Below are a couple of examples of some fairly common metaphor’s I’ve encountered in my teaching/learning experience as a wind instrumentalist that have produce mixed results, at best. The first involves anatomy/physiology, the second involves acoustics. Let’s examine them:

1. “Breathing from your belly.” (or the “belly as lungs”  metaphor, as I call it). First off, there is no air to be put in your belly, because your lungs aren’t located there. This metaphor is often given as an encouragement to engage more of the muscles in your abdominal region, as well as to prevent “shallow”, clavicular compression in the upper part of the torso.

So what’s the problem?

When so much emphasis is put upon getting the air “down there”, it invites you to misuse your entire head/neck/back mechanism to do so. This will usually get you to compress and distort your spine,  limiting the free, elastic and expansive movements of the thoracic cavity that are necessary to efficient breathing.

Whenever I work with a student on breathing, I demonstrate and explain to them (through images and videos) the actual coordinated movements involved in respiration, as well as giving them some hands-on help to have an experience of this natural and efficient coordination.

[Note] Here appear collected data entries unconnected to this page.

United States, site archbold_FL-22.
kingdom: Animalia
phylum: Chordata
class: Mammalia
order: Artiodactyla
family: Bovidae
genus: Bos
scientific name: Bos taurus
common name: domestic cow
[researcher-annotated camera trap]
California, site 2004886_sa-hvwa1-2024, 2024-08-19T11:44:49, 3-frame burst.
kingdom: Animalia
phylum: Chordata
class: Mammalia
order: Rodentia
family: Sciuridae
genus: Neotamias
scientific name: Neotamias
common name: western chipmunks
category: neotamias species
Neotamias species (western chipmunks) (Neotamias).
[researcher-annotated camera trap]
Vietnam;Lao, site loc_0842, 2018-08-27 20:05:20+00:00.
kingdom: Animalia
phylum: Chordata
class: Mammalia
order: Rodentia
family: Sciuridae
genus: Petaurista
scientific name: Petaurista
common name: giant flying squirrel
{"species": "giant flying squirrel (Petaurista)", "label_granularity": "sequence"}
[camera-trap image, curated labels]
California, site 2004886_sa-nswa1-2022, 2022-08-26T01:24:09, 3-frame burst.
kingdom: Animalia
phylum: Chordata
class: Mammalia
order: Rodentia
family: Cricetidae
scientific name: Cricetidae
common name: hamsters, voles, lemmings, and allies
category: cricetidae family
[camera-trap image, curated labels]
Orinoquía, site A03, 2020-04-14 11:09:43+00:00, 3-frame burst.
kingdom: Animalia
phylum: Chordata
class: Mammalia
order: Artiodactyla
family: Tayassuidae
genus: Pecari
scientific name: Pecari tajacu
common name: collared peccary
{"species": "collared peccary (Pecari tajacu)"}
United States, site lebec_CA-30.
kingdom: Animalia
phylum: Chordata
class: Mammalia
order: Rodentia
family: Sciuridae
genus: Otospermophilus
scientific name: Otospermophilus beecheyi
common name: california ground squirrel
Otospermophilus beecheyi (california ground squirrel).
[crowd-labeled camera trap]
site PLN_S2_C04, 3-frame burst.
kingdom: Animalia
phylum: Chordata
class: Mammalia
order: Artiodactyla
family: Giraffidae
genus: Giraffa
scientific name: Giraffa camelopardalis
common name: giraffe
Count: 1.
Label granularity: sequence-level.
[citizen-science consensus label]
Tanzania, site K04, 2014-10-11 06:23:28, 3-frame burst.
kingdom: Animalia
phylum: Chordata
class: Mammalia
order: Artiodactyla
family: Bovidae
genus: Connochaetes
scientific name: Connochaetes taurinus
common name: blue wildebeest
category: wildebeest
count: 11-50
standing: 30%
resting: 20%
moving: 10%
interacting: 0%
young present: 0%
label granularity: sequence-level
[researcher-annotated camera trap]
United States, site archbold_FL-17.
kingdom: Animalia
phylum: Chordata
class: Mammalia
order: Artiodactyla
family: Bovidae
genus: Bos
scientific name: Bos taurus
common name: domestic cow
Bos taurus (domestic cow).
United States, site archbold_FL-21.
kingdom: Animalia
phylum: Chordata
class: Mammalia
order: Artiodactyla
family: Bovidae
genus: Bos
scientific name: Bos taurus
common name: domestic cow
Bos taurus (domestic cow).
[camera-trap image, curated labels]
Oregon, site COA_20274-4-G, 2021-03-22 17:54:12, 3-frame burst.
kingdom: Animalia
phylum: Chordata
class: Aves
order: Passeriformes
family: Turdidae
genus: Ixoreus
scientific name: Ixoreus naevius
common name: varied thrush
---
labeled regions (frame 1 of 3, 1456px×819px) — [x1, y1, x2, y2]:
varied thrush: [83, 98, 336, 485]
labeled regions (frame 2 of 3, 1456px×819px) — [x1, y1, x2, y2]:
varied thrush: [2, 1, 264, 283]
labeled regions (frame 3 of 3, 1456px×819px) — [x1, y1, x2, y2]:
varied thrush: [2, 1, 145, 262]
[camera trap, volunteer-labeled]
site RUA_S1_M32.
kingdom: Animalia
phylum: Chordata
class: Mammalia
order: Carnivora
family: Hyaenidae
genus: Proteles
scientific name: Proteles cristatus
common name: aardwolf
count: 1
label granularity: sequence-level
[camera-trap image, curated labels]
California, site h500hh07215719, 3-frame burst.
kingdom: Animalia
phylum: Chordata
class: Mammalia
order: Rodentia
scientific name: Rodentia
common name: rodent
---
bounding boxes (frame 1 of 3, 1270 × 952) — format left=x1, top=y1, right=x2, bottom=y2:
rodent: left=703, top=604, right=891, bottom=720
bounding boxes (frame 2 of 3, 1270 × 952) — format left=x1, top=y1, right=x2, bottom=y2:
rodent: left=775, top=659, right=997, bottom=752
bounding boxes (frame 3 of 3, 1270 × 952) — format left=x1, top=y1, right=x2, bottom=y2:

Rather than getting them to “breathe into their bellies”, I encourage them to invite the three-dimensional expansion and contraction of their torso that more accurately describes the reality of their physical mechanism. (I encourage you to do the same.)

2. “Your tongue is a valve that starts the sound”. Again, this is not indicative of what is actually happening acoustically. No matter which wind instrument you play, your tongue doesn’t start the sound. Ever. Your focused airstream  starts the sound. This “valve” metaphor is often used to call upon a more precise use of the tongue in articulation.

So what’s the problem?

Now to be sure, your tongue can be used to great effect to give precision to how your airstream is being used to start and stop your sound. But it doesn’t do that which only your airstream can do. If you think of your tongue as the “valve” that begins tone production, it can invite you to get too internally focused in producing your sound.

This can lead to lots of embouchure “micromanaging”, which can manifest itself into excessive jaw tension and misdirected “preparation” when attacking a note at the beginning of a phrase. In turn, it can also keep you from fully realizing and relying upon the voicing mechanisms as they need to work in relation to releasing air into your instrument.

Rather than getting my students to think of their tongues as “valves”, I encourage them to think of articulation as part of their sound.  And sound production on a wind instrument involves conception (imagination) and the movement of air (amongst other things).

So instead of thinking so specifically about your “tongue-valve” when articulating, try to imagine more vividly and precisely the sound  of your desired articulation (your expression!) If it’s clear enough, your brain will efficiently coordinate your physical mechanisms to realize your expression. That’s what you learn through practice.

So I’m not here to tell you to get rid of the metaphors. I use metaphor to positive ends in both my teaching and in my learning. I’m just suggesting to be mindful when using them (in both teaching and learning).

A metaphor (like any other thought) gets us to react in a specific way. If you (or your students) react in a constructive, flexible and exploratory way that invites better coordination, better understanding and better music, then great! By all means use it!

But even then, make sure you’re clear on the reality of what is actually happening. (In short, make sure you know that the metaphor is a metaphor!) Take the time to understand and learn the anatomy/physiology and/or acoustics that pertain specifically to what you do when you play your instrument.

Understanding the distinction between metaphor and physical reality can help you and your students continue to grow, improve and remain curious. All good things.